**Directions for this task**
Copy out the lines below word for word, leaving the pictures out of your copy.

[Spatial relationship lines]
___
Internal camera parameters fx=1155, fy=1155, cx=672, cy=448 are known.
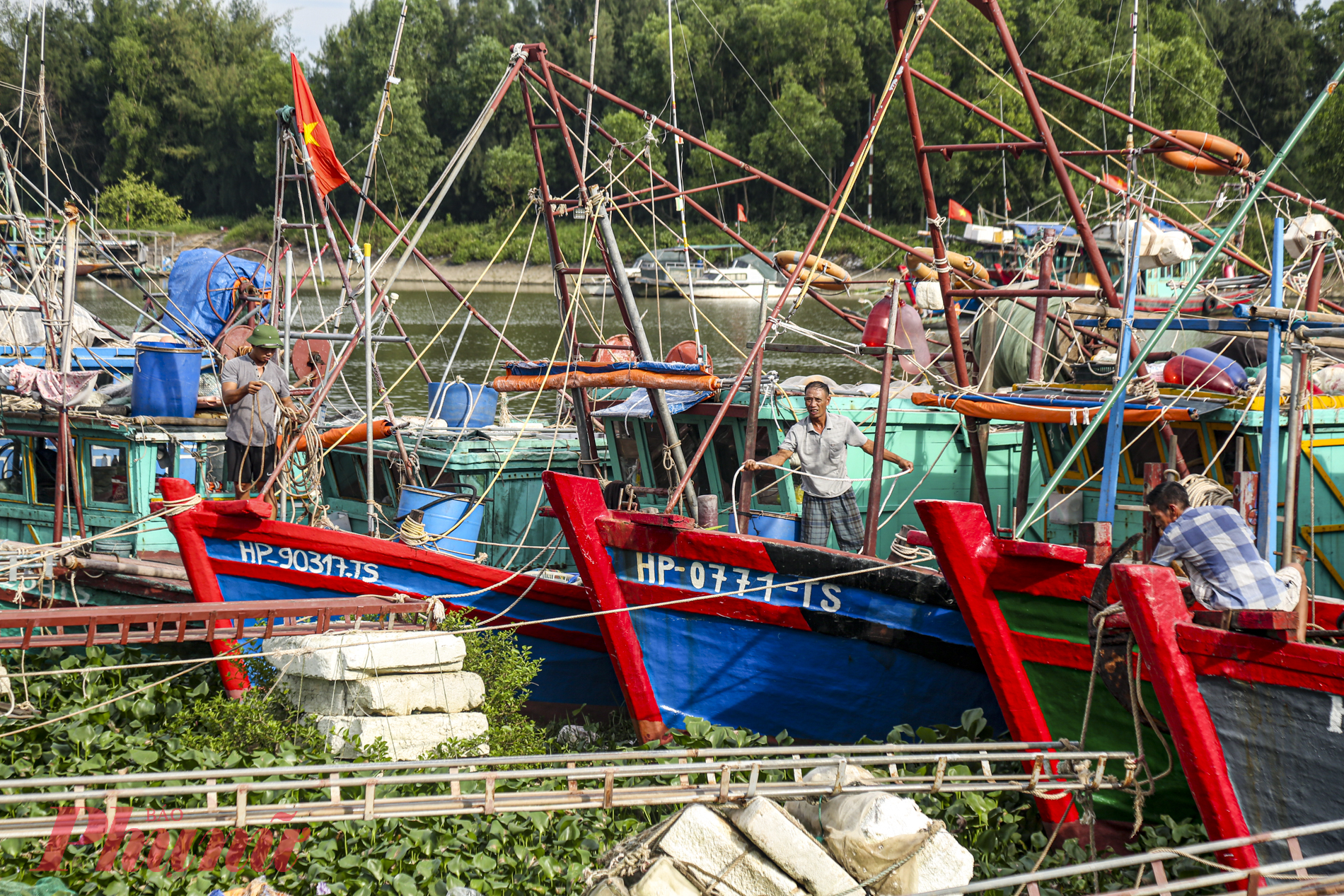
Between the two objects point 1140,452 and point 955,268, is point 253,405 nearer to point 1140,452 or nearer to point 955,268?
point 955,268

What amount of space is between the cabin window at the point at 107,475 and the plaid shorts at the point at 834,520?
6.69m

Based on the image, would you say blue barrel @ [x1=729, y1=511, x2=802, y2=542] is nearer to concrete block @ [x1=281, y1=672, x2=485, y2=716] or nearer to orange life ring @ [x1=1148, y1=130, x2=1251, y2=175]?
concrete block @ [x1=281, y1=672, x2=485, y2=716]

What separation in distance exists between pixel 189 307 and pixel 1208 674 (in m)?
13.0

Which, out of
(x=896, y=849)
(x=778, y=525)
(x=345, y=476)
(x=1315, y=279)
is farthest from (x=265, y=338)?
___
**Problem solution**
Internal camera parameters fx=1155, fy=1155, cx=672, cy=448 are known.
Between the two objects point 1140,452 and point 955,268, is point 253,405 nearer to point 1140,452 or nearer to point 955,268?
point 955,268

What amount of space is between the cabin window at the point at 107,475 and the plaid shorts at the point at 834,520?
6.69m

Based on the image, would you say blue barrel @ [x1=729, y1=511, x2=802, y2=542] is nearer to concrete block @ [x1=281, y1=672, x2=485, y2=716] or nearer to orange life ring @ [x1=1148, y1=130, x2=1251, y2=175]?
concrete block @ [x1=281, y1=672, x2=485, y2=716]

What separation in distance exists between pixel 189 307 and pixel 1208 674 (in m)?
13.0

Which, out of
(x=896, y=849)
(x=778, y=525)
(x=345, y=476)
(x=1315, y=279)
is farthest from (x=265, y=338)?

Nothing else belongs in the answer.